Comedian Richard Pryor
Captain's Quarters: "Richard Pryor died today at 65, after suffering from long bouts of multiple sclerosis, heart disease, drug abuse, and what appeared to be a decades-long death wish. Pryor overcame the pain and illness of his life to change an entire entertainment form -- stand-up comedy -- from a series of jokes and witty third-party observations to a review of his life and his pain that seemed almost Freudian at times, even while making us cry with laughter. ... [A]s Pryor left the pain and the abuse behind him, life dealt him one last blow in the form of multiple sclerosis. Typically, he made it part of his act, refusing to allow the disease to keep him off the stage. Eventually, however, Pryor had to retire from the work he loved and transformed, and we were the poorer for it. Today, the world is poorer for his leaving it."
Daily Kos: "In many ways, Richard Pryor provided the first unvarnished discussion of race relations that people of all races could understand. ... Warts and all -- everybody's warts, but within the context of the realities of what the African American experience has been."
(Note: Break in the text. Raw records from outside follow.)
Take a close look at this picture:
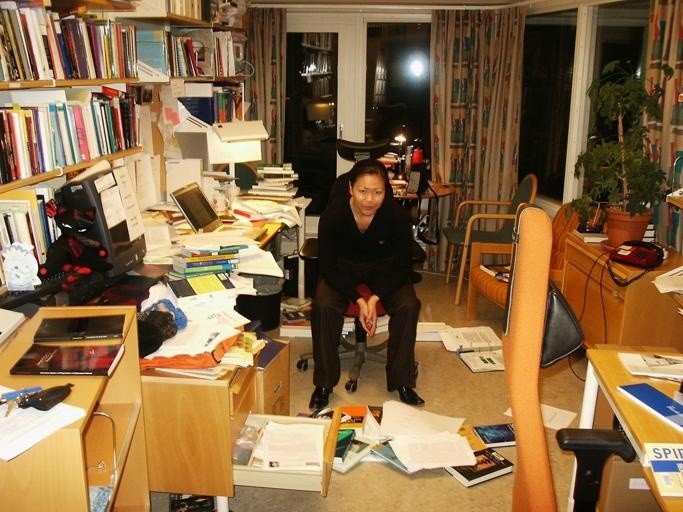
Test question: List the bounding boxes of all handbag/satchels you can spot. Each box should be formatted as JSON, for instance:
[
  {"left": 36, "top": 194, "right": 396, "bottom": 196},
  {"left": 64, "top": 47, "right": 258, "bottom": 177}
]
[
  {"left": 501, "top": 203, "right": 586, "bottom": 369},
  {"left": 405, "top": 161, "right": 441, "bottom": 247}
]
The Huffington Post: "Pryor's true genius was in his ability to convey an unparalleled humanity in his work, whether performing as a character or opening up his personal life with brutal candor -- practically right up until the end. I personally attended a couple of his final performances where he used his battle with MS as fodder for his act. ... It's often been said that only the truth is funny and Richard Pryor was both painfully truthful in his work and painfully funny."
Pajamas Media: "On a couple of occasions, I drove up with Richard to an orphanage in the San Gabriel Mountains for research for 'Family Dream.' ... It was on those jaunts I came to experience up close what Richard meant to the African American community. When black people saw us pulling up at a stoplight in his red Mercedes convertible, it was as if Jesus Christ himself had just come up beside them. 'Daddy Rich! Daddy Rich!' they would shout through tears of excitement. ... I knew that it was Richard's remarkable humanity they were reacting to, his ability to express a people's pain without rancor or anger, with a forgiving grace that finally defused all rage in laughter and put everything on a different, even strangely color-blind, level."